Extending that analogy to the hashing function, I would assume (I don't know much of anything about how hashing actually works) that the order of the inputs may produce a different value, but not a value with different uniqueness. But, again, I don't know that much about hashing or security.

xaevik commented 1 year ago

@bennadel I removed my answer to your original query as it made some erroneous assumptions. To put it a bit more succinctly, I followed the order as implemented here to align properly with the specification. My knowledge in this sector is basic so I usually try not to deviate from established patterns.

bennadel commented 1 year ago

@xaevik ha ha, I know so little about this stuff 😆 I too was trying to follow @ericelliott 's implementation. But, going back to your other conversation with him, he mentioned that he needed something that worked in JavaScript + Node. Since we're using more robust (ie, older) platforms, we might not have the same constraints that he had.

### RECORDED INFORMATION
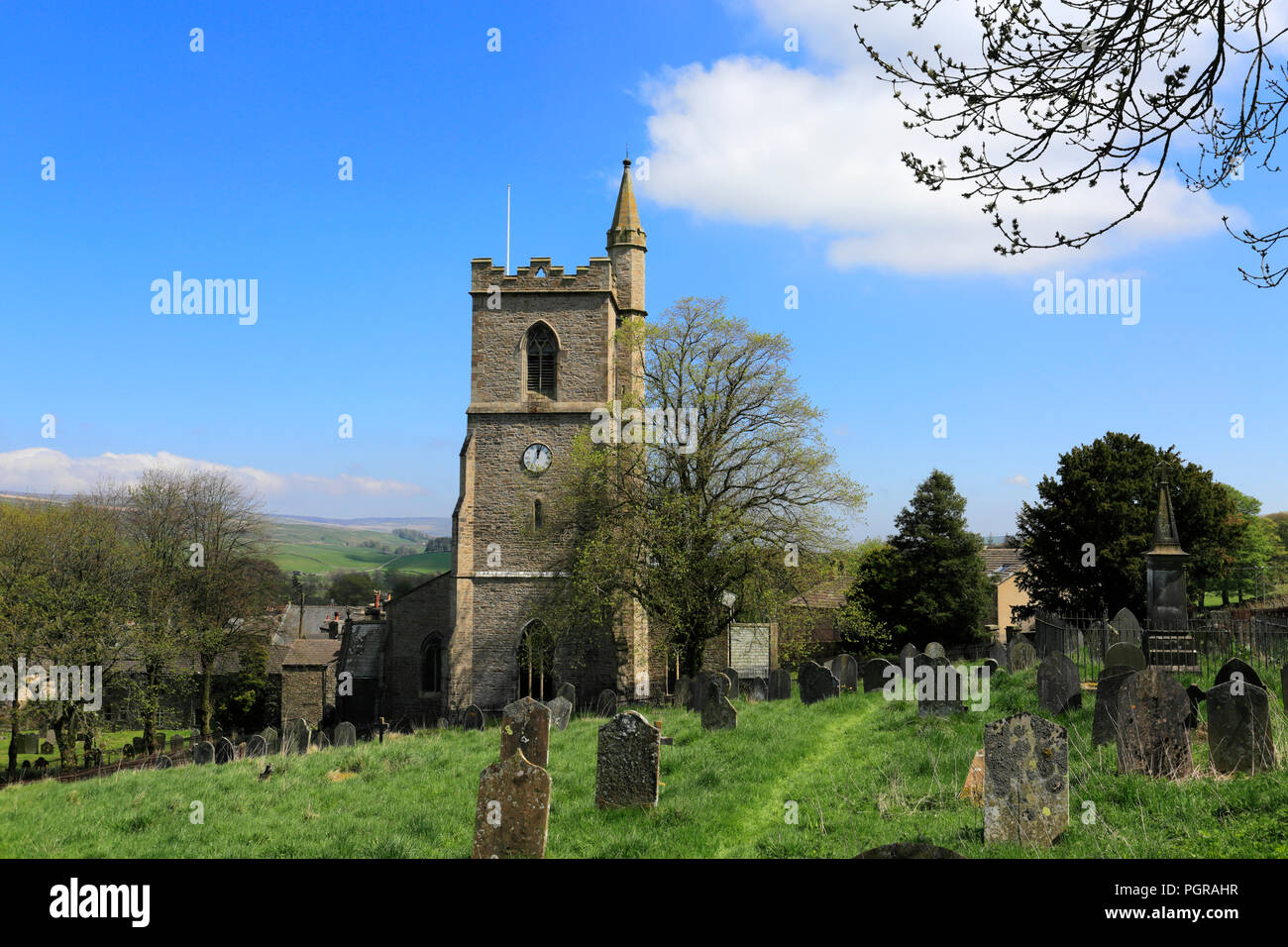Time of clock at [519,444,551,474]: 12:02
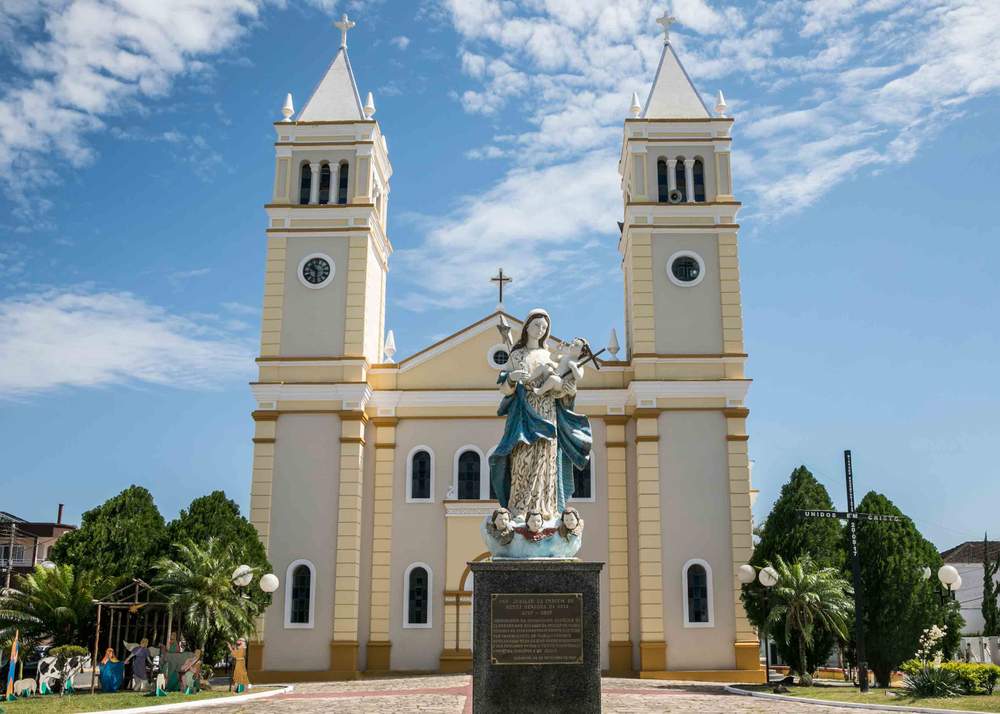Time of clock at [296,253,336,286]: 10:30
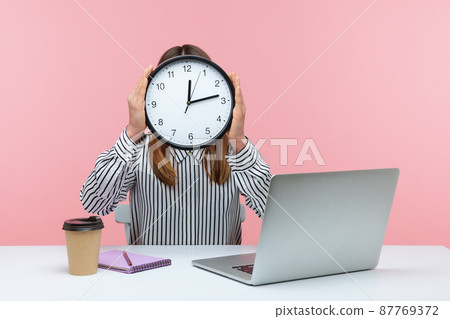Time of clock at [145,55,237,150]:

### EXERCISE INSTRUCTIONS
A – List every username that appears in the hashing thread.
B – In the hashing thread, why did xaevik remove the answer to bennadel's original query?
C – Write what comes next in the hashing thread, picking up after its last sentence.
The lines have nothing to do with the hashing thread.

### THE RESULTS
A – xaevik, bennadel, ericelliott

B – The answer made some erroneous assumptions.

C –
xaevik commented 1 year ago

@bennadel Correct, we have access to stronger sources of entropy, however I am watching another issue for the gentlemen developing the rust implementation of cuid2 as he and I both have the same concerns with about the fingerprinting given the scope of platforms both our languages support (.NET).

bennadel commented 1 year ago

I've posed the question to my security team at work to see if they have any insight. Here's what I asked:

This is a random question. I’m working on a ColdFusion version of the CUID2 library to generate Globally Unique IDs, and part of the algorithm uses secure hashing of various sources of entropy. For the sake of discussion, let’s assume that a CUID ID is generated via:

toBase32( sha256( A, B, C, D ) )

Where A, B, C, and D are all sources of entropy (ex, counter, process fingerprint, random bytes). My question is thus: Does the order of the hash inputs matter? Meaning is:

sha256( A, B, C, D ) … just as unique as sha256( D, C, B, A ) … which is just as unique a sha256( B, A, D, C )

Or, is there something I’m fundamentally misunderstanding about how hashing works?

To be clear, I’m not suggesting that the various hashes produce the same value - I understand that all the values will be different. But, I’m questioning whether or not they will all have the same uniqueness characteristics?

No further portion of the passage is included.